DP: I agree with you. But we both think that they're not telling the truth for the sake of making a political argument.

Since we both agree that largely whom we have sex with and sexual behavior generally are culturally determined, the only question is: Would we like culture to determine [these things] one way or the other? I think 'yes' and you think 'not'. I have a heterosexual preference because my values tell me that male/female love is the ideal. You don't think it's the ideal. Is that fair?

AM: I think that it's one of many options.

DP: It's not necessarily a good thing to teach heterosexual behavior as the ideal?

AM: Yeah.

DP: You didn't know you were sexually attracted to women until you went to university? You had lived 18 years and thought you were only sexually attracted to males.

AM: That's true, but I also had never had a boyfriend either. I didn't date --

DP: Whether one has a boyfriend or girlfriend is very different from what one wants to have and where one's sexual fantasies lie.

AM: Yeah, that's completely true.

DP: All I'm saying about sexual choices is that society has a deep impact on sexual choices including whether it's same sex or opposite sex. So my whole position is: Thousands of years of Western civilization preferring male-female bonding leading to marriage and family is a good thing, and Anna feels that it's a bad thing. Is that totally fair? Or am I putting words in your mouth?

AM: I don't think it's necessarily preferable. I think that people should be able to make their own choices.

DP: So one is as good as the other.

AM: Yeah.

DP: So you're saying that for thousands of years, Western society has been wrong for preferring male-female marital bonding.

AM: I only think it's wrong in that it limits other possibilities, which are equally good.

DP: So it is wrong to tell people, wrong to tell little girls, to suggest in any way, subtly or non-subtly, that they should grow up and marry a boy?

AM: Yeah, I don't think that you should force anyone into --

DP: You said 'forced,' I just said 'suggest.'

AM: How would you just gently tell someone?

DP: By saying, for example, "Well, are you going to marry Jerry or Tony?" instead of, "Are you going to marry Jerry or Barbara?"

AM: I think that the coercion is on a sort of deeper level.

DP: So you feel it's [coercion] to suggest to a girl only male options for marriage?

AM: Right.

DP: Have you acted upon your new revelation of not being a rigid heterosexual?

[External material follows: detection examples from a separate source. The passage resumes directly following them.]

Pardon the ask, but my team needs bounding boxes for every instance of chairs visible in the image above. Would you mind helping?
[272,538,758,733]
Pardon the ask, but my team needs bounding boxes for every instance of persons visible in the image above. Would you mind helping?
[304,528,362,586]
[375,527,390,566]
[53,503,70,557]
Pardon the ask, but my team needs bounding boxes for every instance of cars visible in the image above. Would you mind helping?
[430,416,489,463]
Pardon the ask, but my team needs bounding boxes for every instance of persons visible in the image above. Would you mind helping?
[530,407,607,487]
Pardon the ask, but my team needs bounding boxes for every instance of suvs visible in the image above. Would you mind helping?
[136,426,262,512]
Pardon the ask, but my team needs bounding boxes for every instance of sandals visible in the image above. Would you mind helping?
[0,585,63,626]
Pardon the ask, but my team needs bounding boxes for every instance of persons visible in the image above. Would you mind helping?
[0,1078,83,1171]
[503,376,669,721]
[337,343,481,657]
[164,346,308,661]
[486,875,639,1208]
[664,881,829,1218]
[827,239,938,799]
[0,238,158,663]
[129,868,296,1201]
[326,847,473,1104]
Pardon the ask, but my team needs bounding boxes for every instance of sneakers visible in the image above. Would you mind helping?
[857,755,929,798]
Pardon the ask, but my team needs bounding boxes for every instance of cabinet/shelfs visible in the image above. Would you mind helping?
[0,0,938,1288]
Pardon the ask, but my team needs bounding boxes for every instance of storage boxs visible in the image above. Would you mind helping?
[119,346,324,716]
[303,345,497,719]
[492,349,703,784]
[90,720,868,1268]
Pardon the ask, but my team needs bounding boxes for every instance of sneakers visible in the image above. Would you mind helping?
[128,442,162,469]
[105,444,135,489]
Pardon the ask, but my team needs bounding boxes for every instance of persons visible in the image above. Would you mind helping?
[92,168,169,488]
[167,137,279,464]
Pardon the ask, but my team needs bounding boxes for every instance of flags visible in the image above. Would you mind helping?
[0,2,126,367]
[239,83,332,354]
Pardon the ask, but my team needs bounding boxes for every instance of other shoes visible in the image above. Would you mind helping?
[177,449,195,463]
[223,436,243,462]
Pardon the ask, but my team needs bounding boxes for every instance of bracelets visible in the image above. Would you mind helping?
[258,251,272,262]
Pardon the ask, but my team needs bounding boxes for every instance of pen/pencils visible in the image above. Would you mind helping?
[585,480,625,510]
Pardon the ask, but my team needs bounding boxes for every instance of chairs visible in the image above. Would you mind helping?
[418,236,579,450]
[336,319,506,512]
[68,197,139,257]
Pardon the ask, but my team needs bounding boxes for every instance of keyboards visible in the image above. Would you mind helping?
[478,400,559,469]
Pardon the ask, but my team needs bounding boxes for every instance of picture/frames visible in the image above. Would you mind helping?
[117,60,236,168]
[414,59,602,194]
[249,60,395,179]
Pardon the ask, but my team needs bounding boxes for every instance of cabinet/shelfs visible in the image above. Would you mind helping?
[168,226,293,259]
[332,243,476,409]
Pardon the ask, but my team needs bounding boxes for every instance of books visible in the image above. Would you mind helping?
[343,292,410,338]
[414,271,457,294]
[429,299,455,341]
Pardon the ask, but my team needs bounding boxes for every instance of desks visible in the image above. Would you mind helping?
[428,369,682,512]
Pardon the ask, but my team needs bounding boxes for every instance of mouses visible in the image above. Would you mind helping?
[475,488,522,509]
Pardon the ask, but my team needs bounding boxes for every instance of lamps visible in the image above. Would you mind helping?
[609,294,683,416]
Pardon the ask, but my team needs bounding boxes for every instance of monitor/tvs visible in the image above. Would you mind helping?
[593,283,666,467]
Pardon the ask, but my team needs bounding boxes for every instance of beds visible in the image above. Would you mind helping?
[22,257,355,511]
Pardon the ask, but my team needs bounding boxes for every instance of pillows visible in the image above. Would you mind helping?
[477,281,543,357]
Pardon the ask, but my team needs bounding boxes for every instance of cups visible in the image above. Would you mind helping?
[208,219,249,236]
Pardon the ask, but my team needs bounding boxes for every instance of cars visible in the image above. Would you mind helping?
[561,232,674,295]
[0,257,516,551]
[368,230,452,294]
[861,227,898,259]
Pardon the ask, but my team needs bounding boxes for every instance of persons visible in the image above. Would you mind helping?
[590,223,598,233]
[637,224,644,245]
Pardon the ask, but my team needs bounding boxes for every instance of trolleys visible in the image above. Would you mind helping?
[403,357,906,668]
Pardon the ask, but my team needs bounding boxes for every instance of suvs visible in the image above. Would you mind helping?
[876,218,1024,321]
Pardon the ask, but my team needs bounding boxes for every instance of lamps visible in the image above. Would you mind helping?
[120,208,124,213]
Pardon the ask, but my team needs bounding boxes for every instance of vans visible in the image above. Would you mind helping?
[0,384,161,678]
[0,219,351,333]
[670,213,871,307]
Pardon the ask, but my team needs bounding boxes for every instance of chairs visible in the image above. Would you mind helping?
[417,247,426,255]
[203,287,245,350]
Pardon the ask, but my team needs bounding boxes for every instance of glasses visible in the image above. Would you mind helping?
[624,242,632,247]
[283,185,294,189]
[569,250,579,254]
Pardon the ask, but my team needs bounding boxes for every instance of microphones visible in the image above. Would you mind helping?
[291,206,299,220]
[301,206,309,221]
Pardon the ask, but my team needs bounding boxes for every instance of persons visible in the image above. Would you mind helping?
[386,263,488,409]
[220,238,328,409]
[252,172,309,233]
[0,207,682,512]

AM: What do you mean 'acted on'?

DP: Well, had sexual contact with females.

AM: I guess I have, yeah.

DP: Have you had with a male?

AM: I had. I had a boyfriend for a year.

DP: Is there any difference or are they both equally meaningful to you?

AM: Well, there is definitely a difference, but they are also both meaningful.

DP: At this point, do you hope to marry one day?

AM: I haven't really decided on that.

DP: You don't even have that hope? You haven't decided on the hope? I asked if you hoped, not if you decided.

AM: Do I hope to marry? I don't know if I'm going to marry or not.

DP: I didn't ask if you knew; I was asking if you're hoping.

AM: I'm not sure what the difference is.

DP: I hope to win the lottery, but I don't expect to. There is a very big difference. So I'm asking if you hoped to.

AM: Well, hope would imply that that would be ideal. But I'm not going to say that getting married would be ideal. But I'm also not against marriage; I mean you get insurance benefits by getting married so I can definitely see a case where I would get married.

DP: For insurance benefits?

AM: Yeah.

DP: That's why you would marry?

AM: And tax benefits as well. It's very convenient.